Let’s now consider the implementation of the AddEdge method. Recall from “Introduction to Graphs” that this method adds an edge from source to dest with data item value. If either source or dest is not already in the graph, it will be added. If either source or dest is null, it will throw an ArgumentNullException. If source and dest are the same, or if the edge already exists in the graph, it will throw an ArgumentException.

In order to avoid changing the graph if the parameters are bad, we should do the error checking first. However, there is no need to check whether the edge already exists, provided we update _edges using its Add method, and that we do this before making any other changes to the graph. Because a dictionary’s Add method will throw an ArgumentException if the given key is already in the dictionary, it takes care of this error checking for us. The key that we need to add will be a (TNode, TNode) containing the two nodes, and the value will be the value.

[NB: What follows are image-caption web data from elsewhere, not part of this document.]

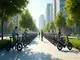 engwe-praesentiert-o-serie-faltbare-hochleistungs-e-bikes-fuer-urbane-mobilitaet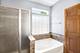 900 Scottsdale, Hampshire, IL 60140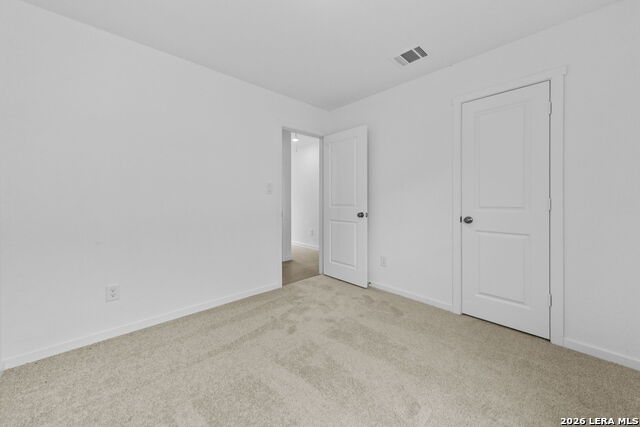 Image 10 of 22 For 12811 Kathleen St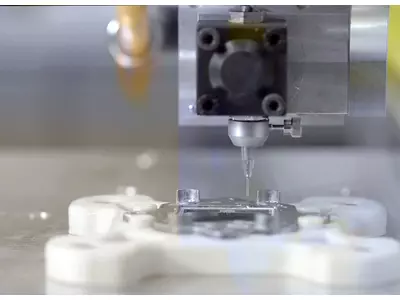 common seals and complex and 3-dimensional designed seals.jpg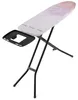 Vileda Diamond 120x38 cm Bügelbrett Produktbild-Vorschau 4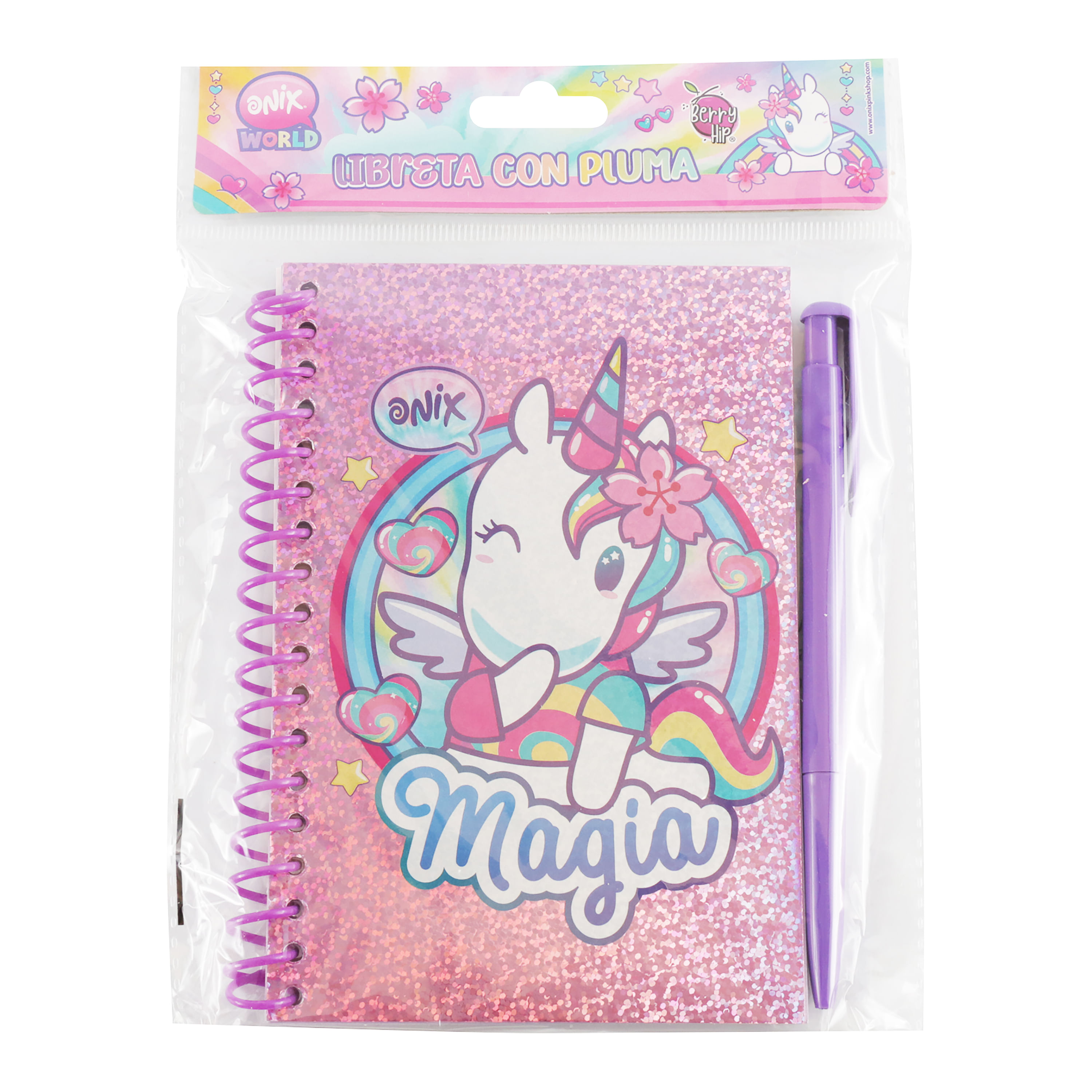 Libreta-Con-Pluma-Onix-1-32352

After we have updated _edges, we need to update _adjacencyLists. To do this, we first need to obtain the linked list associated with the key source in _adjacencyLists; however, because source may not exist as a key in this dictionary, we should use the TryGetValue method to do this lookup (note that if source is not a key in this dictionary, the out parameter will be set to null, which we can interpret as an empty list). We then construct a new linked list cell containing dest as its data and insert it at the beginning of the linked list we retrieved. We then set this linked list as the new value associated with source in _adjacencyLists. Finally, if _adjacencyLists doesn’t already contain dest as a key, we need to add it with null as its associated value.

Finally, we need to implement the OutgoingEdges method. Because this method returns an IEnumerable<Edge<TNode, TEdgeData>>, it needs to iterate through the cells of the linked list associated with the given node in _adjacencyLists. For each of these cells, it will need to yield return (see “Enumerators”) an Edge<TNode, TEdgeData> describing the edge represented by that cell. The source node for this edge will be the node given to this method. The destination node will be the node stored in the cell. The edge data can be obtained from the dictionary _edges.